WHAT YOU NEED TO DO:
Where a picture appears, skip it; print everything else in the records exactly as it stands.

GIVEN INFORMATION:

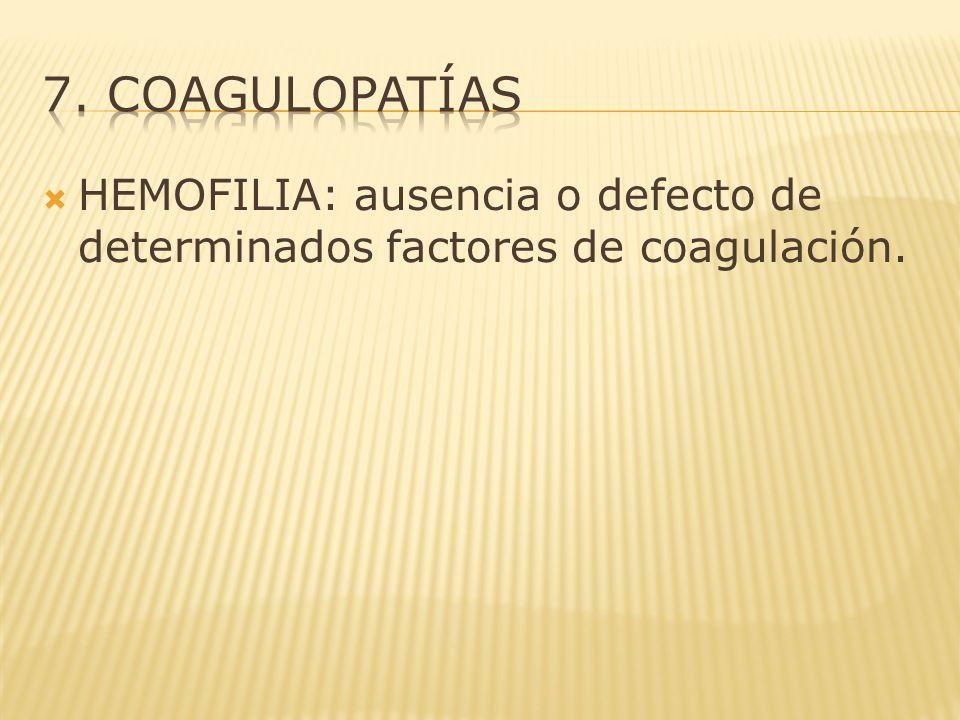 HEMOFILIA: ausencia o defecto de determinados factores de coagulación.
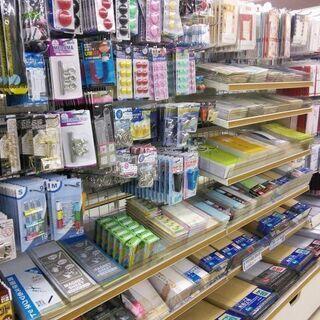 複数店舗へ行ける方!!1日10000円~!文具売り場づくり…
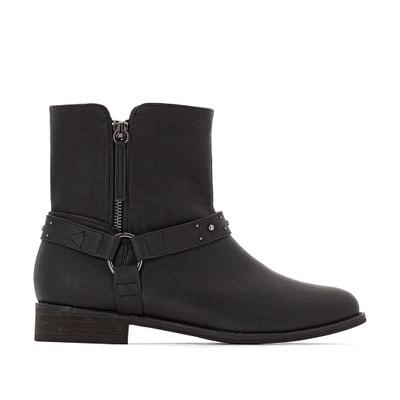Ботинки в байкерском стиле для широкой стопы, размеры 38-45 Ботинки в байкерском стиле для широкой стопы, размеры 38-45 CASTALUNA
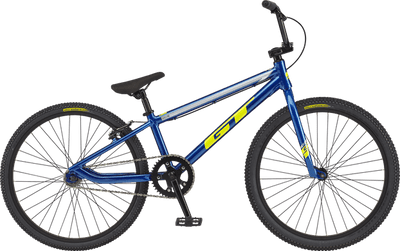 GT Bicycles   Mach One Pro 24   2021   Team Blue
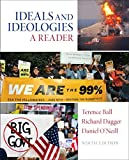 img - for Ideals and Ideologies: A Reader book / textbook / text book
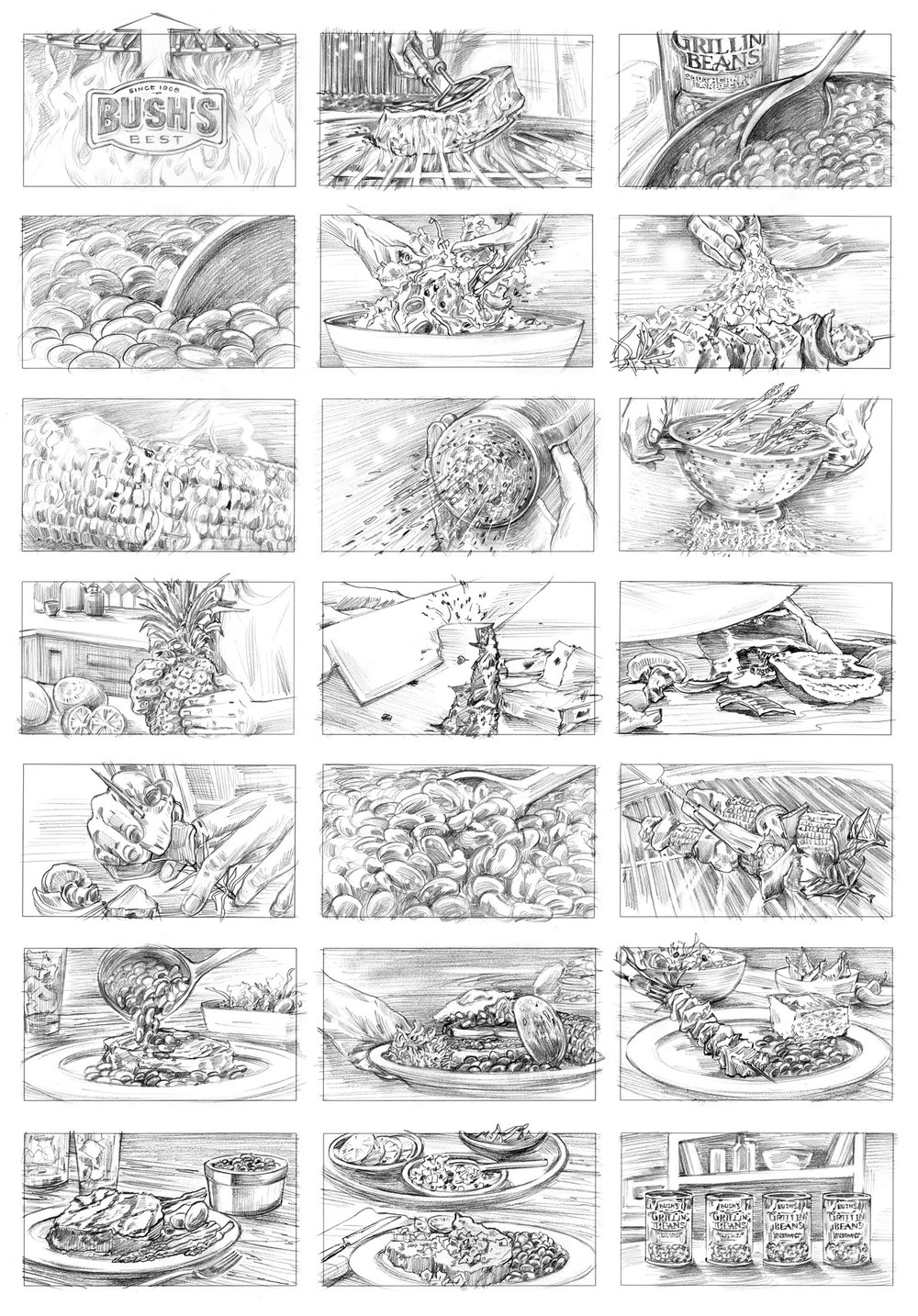 STORYBOARDS -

SOLUTION:
 HEMOFILIA: ausencia o defecto de determinados factores de coagulación.
 複数店舗へ行ける方!!1日10000円~!文具売り場づくり…
Ботинки в байкерском стиле для широкой стопы, размеры 38-45 Ботинки в байкерском стиле для широкой стопы, размеры 38-45 CASTALUNA
 GT Bicycles   Mach One Pro 24   2021   Team Blue
 img - for Ideals and Ideologies: A Reader book / textbook / text book
 STORYBOARDS -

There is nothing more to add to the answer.